El tema aparece como cara B del single Hi Ho Silver Lining (Columbia, 1967) y formará parte de su primer LP en solitario, Truth (Columbia, 1968), que contó con Rod Stewart como cantante. La formación que acompaña a Beck en el tema es de ensueño. La base de bolero la llevan la batería de Keith Moon (miembro de The Who), Jimmy Page, con una guitarra de 12 cuerdas, John Paul Jones al bajo (que luego lo será en Led Zeppelin) y el gran pianista Nicky Hopkins (apabulla la lista de grandes grupos con los que ha colaborado).

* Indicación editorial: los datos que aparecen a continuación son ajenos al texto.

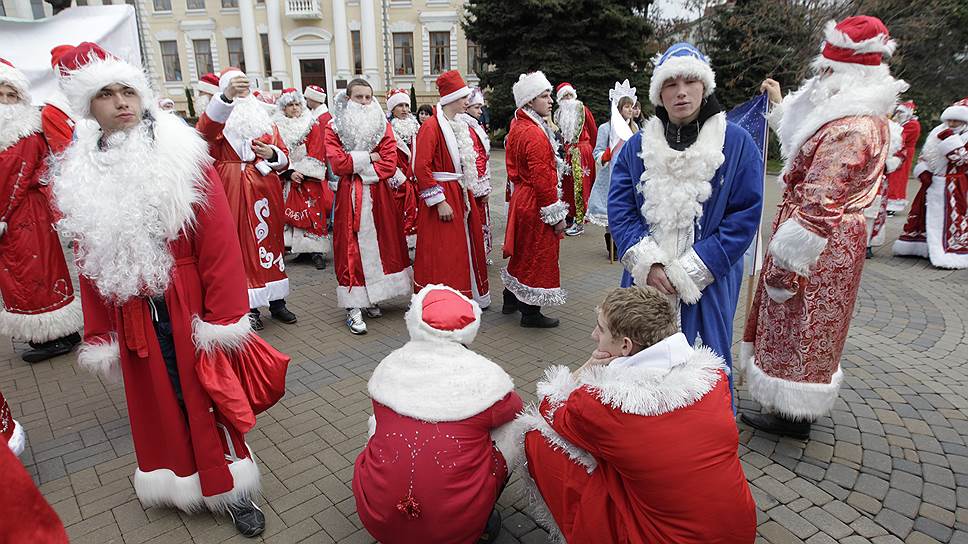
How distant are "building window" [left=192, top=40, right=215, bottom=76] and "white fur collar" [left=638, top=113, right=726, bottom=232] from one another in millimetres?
43814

Poco antes de llegar a la mitad del tema, Moon lanza un alarido y rompe de manera salvaje con la dinámica del tema, que volverá poco más tarde por los cauces del bolero. El zambombazo del malogrado baterista fue tremendo, pues tiró los micros de los bombos de la batería.
Deep Purple junto con Led Zeppelin y Black Sabbath forman la terna principal del rock duro británico de los setenta. En 1970 estrenaron su formación más clásica para grabar el cuarto disco, el descomunal In Rock (Harvest, 1970). En el álbum aparece Child in Time, un tema en el que Ian Gillan hace alarde de sus dotes vocales con unos inolvidables gritos que culminan a ritmo de bolero marcado por el baterista Ian Paice (en 3:20).
King Crimson ha sido (y sigue siendo) una de las mejores bandas de rock progresivo de todos los tiempos. En su tercer LP, Lizard (Island, 1970), se halla Bolero-The Peacoks Tale, instrumental en el que el mismo ritmo del Bolero de Ravel lo lleva el baterista Andy McCulloch.
No muy conocida es la banda Blackfeather. En su disco debut, At the Mountains of Madness (Infinity, 1971), se descuelgan con el curiosísimo Mangos Theme, Pt. 2, tema en el que bajo el soporte del bolero asoman sonoridades anda...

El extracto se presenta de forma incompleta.